▶ **INSTRUCTIONS FOR THE TASK**
Print the whole listing below exactly as given, pictures excluded.

▶ **INFORMATION SUPPLIED**

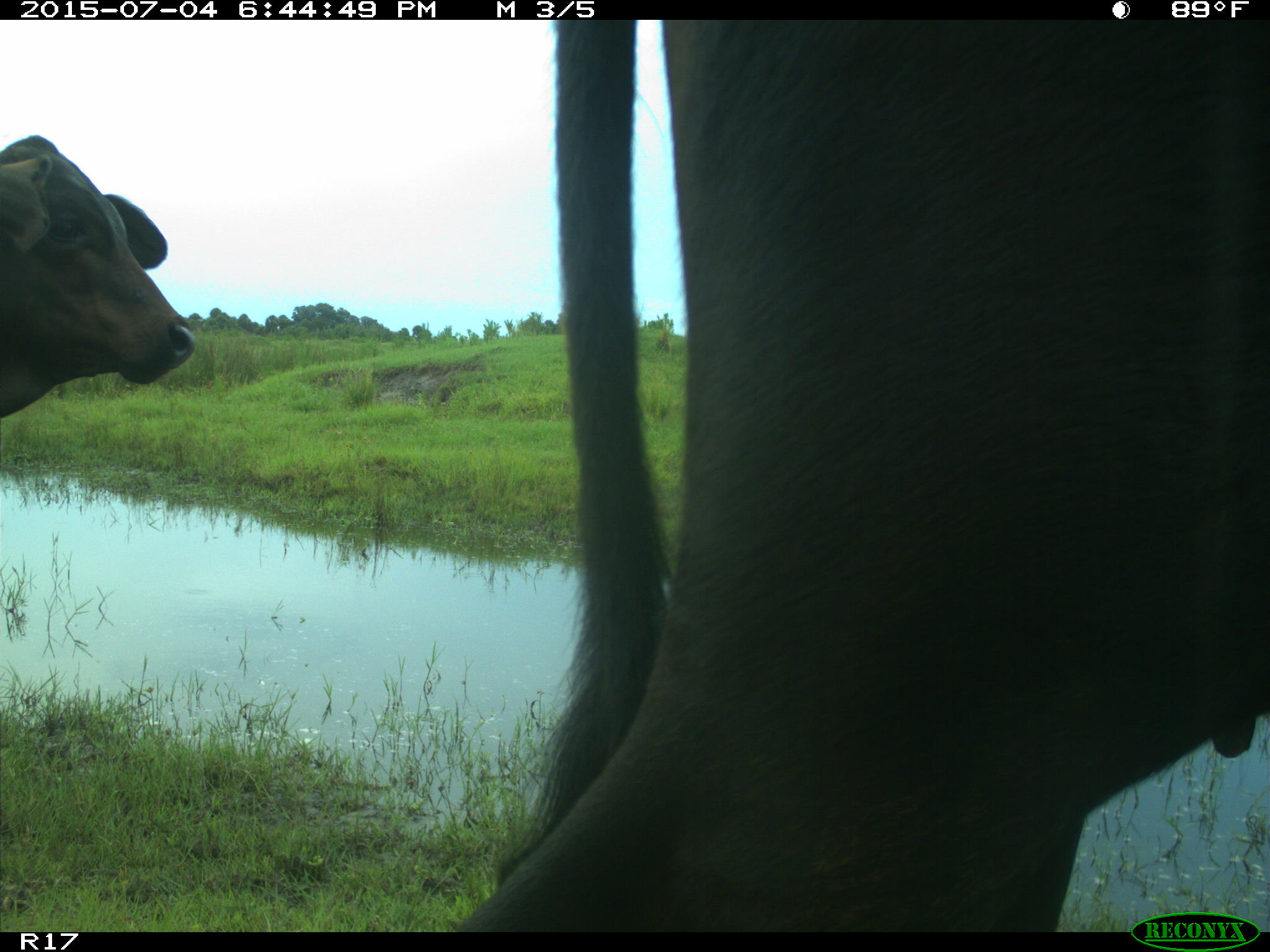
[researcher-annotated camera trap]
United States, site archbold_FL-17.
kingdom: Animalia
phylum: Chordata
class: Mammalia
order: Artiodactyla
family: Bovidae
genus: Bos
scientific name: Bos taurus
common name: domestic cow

▶ **SOLUTION FOR THIS EXERCISE**
[researcher-annotated camera trap]
United States, site archbold_FL-17.
kingdom: Animalia
phylum: Chordata
class: Mammalia
order: Artiodactyla
family: Bovidae
genus: Bos
scientific name: Bos taurus
common name: domestic cow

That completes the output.